## Exercise
Provide again, from the entries below, every line from the one containing "PARTİ AMPULÜ LED" through the one containing "Lights Island Linear", exactly as written, and no other line.

## Dataset extract
--------

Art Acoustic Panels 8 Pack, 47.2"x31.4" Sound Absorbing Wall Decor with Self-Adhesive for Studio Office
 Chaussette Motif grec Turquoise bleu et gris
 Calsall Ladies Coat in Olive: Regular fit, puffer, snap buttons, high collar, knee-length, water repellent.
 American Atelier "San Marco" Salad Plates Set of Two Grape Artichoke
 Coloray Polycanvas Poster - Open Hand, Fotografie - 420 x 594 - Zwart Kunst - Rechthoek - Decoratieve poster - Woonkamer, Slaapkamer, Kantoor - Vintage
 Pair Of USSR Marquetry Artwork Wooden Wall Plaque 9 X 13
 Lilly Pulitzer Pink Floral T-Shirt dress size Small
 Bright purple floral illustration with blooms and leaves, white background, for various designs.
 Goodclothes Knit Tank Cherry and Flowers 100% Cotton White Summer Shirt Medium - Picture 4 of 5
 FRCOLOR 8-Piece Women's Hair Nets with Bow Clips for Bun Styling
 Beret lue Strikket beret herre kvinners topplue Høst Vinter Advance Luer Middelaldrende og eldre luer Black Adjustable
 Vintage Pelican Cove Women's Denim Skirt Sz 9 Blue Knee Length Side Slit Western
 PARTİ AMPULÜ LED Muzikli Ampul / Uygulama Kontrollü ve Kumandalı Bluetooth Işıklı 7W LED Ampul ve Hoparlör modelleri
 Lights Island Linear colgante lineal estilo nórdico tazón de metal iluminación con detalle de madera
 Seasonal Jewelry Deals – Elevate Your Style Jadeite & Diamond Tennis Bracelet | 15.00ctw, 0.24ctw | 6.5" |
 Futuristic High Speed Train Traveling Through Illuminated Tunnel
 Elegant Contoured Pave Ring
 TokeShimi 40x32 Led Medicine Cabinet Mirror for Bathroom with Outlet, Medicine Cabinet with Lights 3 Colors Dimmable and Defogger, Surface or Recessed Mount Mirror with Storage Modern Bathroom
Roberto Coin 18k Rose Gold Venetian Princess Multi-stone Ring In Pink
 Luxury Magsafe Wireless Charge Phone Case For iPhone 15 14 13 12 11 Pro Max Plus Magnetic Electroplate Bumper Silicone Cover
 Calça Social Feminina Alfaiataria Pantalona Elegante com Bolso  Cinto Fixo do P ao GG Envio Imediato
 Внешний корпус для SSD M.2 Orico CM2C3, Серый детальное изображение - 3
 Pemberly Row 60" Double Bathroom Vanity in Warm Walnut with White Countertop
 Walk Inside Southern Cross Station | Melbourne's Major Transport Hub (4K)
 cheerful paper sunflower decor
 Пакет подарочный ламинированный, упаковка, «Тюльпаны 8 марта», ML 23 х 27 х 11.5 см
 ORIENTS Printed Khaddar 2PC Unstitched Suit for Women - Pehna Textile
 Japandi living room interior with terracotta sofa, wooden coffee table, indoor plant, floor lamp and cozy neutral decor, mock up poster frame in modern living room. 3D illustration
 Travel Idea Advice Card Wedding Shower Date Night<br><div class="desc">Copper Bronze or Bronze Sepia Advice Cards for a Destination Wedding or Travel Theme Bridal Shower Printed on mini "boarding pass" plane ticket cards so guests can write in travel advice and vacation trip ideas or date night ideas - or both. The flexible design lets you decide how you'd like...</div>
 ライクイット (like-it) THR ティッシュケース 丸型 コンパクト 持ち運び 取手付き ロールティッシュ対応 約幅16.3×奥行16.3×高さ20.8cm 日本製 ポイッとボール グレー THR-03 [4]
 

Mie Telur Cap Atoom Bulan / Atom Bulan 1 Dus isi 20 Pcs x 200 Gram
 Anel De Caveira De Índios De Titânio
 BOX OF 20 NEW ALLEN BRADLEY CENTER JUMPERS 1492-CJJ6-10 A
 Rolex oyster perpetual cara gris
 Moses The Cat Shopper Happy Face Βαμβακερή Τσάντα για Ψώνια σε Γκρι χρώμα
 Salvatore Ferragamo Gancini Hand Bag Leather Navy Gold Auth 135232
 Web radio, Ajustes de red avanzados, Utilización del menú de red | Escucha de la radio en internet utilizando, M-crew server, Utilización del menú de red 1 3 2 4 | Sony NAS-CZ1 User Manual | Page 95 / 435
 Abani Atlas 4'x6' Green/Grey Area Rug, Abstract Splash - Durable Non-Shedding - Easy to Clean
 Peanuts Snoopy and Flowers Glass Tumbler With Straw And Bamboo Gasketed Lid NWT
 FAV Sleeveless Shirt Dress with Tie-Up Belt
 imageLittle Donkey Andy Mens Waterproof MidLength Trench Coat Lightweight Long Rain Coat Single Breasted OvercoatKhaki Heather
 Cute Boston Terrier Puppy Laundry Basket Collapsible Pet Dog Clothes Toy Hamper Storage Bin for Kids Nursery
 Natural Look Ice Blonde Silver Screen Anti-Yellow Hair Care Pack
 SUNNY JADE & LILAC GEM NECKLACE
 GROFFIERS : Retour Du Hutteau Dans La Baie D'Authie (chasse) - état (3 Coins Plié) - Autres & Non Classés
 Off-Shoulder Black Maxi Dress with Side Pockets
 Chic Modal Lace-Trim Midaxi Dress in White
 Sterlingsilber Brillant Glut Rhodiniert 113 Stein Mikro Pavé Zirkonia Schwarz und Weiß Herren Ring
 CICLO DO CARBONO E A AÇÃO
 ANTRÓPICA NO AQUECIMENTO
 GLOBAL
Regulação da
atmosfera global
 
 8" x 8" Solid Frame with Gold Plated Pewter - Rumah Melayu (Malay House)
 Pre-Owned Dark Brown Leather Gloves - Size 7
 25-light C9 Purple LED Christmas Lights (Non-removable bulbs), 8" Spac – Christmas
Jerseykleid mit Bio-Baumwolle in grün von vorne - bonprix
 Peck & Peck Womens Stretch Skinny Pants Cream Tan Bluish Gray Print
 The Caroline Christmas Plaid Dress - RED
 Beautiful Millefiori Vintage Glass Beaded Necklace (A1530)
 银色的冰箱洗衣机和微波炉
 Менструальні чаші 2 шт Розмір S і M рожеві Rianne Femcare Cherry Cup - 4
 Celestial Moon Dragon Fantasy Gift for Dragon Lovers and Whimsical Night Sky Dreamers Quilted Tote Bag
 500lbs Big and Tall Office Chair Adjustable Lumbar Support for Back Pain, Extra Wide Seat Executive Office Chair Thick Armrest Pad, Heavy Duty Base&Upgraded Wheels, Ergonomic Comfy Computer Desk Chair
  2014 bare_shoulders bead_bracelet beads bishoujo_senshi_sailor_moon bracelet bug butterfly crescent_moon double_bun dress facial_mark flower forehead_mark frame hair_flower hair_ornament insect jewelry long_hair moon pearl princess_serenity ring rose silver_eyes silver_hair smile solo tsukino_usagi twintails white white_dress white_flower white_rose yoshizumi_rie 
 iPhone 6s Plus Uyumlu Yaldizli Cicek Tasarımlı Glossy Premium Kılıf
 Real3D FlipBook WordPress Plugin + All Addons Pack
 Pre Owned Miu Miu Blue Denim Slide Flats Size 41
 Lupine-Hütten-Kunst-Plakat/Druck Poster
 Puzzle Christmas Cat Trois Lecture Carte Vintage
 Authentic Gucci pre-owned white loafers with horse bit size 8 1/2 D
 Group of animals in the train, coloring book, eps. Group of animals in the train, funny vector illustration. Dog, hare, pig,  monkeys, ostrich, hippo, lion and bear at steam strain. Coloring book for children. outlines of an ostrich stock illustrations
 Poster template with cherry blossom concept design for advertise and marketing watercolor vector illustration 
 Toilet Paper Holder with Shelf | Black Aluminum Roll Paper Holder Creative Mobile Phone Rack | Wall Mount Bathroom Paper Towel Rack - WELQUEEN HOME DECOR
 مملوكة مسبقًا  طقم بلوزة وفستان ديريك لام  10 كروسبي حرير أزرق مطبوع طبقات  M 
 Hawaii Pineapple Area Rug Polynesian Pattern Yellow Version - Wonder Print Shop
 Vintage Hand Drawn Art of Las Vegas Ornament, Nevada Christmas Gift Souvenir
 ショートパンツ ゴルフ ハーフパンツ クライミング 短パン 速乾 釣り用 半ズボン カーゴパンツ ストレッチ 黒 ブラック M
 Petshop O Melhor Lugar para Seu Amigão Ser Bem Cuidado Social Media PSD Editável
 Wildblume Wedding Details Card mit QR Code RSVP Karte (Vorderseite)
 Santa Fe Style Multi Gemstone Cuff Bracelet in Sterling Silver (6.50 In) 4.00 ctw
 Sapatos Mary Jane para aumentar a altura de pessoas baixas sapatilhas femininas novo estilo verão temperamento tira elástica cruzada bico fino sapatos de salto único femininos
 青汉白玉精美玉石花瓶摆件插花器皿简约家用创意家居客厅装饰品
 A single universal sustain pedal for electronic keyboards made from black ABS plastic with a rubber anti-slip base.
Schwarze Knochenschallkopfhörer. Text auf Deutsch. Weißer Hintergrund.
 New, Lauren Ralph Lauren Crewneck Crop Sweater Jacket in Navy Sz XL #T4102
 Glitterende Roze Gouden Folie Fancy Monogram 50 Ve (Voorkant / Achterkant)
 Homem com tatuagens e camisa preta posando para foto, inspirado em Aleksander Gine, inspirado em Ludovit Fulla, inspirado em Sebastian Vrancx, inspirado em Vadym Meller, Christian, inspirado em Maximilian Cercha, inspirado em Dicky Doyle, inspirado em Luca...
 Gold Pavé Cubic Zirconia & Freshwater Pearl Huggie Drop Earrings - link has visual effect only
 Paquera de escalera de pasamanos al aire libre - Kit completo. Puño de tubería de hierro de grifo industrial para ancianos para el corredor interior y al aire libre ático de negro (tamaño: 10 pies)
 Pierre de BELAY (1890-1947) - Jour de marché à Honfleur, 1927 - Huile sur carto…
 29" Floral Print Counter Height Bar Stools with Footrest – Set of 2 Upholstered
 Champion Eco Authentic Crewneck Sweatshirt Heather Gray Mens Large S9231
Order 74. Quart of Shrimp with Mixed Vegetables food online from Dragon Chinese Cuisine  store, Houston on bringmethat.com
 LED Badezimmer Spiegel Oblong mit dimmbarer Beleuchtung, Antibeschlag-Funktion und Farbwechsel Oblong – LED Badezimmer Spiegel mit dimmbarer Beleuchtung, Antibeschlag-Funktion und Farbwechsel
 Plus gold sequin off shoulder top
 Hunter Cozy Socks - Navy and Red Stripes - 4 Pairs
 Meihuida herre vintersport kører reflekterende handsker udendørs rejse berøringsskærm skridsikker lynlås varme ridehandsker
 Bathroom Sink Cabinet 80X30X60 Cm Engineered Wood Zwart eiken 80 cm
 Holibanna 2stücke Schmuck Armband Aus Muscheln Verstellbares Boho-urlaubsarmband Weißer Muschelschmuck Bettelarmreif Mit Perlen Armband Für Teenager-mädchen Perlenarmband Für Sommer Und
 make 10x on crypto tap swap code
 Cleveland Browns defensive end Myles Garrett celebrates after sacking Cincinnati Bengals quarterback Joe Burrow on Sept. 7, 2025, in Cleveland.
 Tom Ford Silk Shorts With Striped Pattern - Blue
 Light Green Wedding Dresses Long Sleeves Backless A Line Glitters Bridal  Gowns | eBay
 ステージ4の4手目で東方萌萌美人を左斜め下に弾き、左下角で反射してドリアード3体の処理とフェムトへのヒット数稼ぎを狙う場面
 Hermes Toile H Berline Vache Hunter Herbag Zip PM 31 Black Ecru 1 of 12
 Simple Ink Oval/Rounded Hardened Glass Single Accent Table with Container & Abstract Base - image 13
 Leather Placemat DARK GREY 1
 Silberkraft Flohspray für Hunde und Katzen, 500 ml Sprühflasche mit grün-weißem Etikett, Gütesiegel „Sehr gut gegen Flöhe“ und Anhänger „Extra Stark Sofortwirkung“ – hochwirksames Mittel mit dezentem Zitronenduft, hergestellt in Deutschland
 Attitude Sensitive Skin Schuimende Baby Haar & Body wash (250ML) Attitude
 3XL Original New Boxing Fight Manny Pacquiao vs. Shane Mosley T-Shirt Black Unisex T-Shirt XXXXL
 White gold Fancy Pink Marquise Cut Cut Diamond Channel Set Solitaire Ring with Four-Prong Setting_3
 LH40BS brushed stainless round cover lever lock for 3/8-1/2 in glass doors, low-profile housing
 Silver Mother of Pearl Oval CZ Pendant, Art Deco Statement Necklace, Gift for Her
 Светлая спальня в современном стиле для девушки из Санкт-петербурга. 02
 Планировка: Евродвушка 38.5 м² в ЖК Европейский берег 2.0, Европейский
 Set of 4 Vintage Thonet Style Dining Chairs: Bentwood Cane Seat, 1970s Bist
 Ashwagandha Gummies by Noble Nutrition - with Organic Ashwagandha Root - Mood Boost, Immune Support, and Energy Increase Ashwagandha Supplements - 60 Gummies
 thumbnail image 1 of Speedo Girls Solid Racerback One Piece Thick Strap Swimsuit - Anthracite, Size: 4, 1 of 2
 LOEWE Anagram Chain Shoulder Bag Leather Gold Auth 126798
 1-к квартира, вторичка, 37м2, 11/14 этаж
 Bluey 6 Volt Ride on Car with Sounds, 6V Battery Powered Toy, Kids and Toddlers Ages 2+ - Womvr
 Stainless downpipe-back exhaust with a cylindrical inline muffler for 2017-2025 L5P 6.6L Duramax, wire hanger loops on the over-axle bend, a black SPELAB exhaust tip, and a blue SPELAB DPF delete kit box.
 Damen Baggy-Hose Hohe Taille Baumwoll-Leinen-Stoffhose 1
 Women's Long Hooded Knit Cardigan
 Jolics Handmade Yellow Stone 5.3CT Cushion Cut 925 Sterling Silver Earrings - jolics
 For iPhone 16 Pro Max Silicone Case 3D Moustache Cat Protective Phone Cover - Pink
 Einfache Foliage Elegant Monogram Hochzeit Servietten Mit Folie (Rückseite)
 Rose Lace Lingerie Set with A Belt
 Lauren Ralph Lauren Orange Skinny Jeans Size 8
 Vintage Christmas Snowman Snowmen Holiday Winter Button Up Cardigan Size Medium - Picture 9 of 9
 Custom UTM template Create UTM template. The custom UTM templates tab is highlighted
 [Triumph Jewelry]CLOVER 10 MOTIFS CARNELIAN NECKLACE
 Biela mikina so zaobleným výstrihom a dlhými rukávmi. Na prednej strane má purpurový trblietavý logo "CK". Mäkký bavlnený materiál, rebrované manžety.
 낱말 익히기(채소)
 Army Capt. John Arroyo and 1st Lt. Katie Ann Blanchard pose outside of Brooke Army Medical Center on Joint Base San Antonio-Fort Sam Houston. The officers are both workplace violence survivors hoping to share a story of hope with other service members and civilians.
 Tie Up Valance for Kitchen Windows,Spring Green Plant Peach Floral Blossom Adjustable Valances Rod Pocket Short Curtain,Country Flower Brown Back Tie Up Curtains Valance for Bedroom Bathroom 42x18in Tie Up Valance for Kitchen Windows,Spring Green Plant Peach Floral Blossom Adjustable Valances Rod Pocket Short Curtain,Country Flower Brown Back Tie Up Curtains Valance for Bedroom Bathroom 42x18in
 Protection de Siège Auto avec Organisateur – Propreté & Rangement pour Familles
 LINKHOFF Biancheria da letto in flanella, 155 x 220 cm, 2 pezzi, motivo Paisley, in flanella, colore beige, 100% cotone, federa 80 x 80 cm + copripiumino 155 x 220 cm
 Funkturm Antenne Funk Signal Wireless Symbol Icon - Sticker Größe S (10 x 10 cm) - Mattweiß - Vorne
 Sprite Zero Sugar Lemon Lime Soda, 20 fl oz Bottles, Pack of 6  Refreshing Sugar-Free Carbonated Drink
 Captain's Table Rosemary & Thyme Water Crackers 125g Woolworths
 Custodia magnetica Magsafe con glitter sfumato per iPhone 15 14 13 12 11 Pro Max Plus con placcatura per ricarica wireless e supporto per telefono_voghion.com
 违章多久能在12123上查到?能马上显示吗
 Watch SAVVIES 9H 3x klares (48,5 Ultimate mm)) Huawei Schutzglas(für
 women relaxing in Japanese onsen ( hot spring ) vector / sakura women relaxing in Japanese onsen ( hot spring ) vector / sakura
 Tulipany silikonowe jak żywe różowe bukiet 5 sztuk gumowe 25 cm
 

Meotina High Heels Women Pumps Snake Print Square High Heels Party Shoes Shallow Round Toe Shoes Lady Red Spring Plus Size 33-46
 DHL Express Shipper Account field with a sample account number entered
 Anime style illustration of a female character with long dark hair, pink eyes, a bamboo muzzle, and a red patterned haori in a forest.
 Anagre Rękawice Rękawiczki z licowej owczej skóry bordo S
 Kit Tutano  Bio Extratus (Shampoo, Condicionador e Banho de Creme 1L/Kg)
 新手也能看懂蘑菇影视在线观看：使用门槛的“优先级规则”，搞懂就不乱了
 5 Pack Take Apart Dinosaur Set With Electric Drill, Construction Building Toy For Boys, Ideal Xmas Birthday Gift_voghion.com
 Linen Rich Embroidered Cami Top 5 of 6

--------

## Solved problem
 PARTİ AMPULÜ LED Muzikli Ampul / Uygulama Kontrollü ve Kumandalı Bluetooth Işıklı 7W LED Ampul ve Hoparlör modelleri
 Lights Island Linear colgante lineal estilo nórdico tazón de metal iluminación con detalle de madera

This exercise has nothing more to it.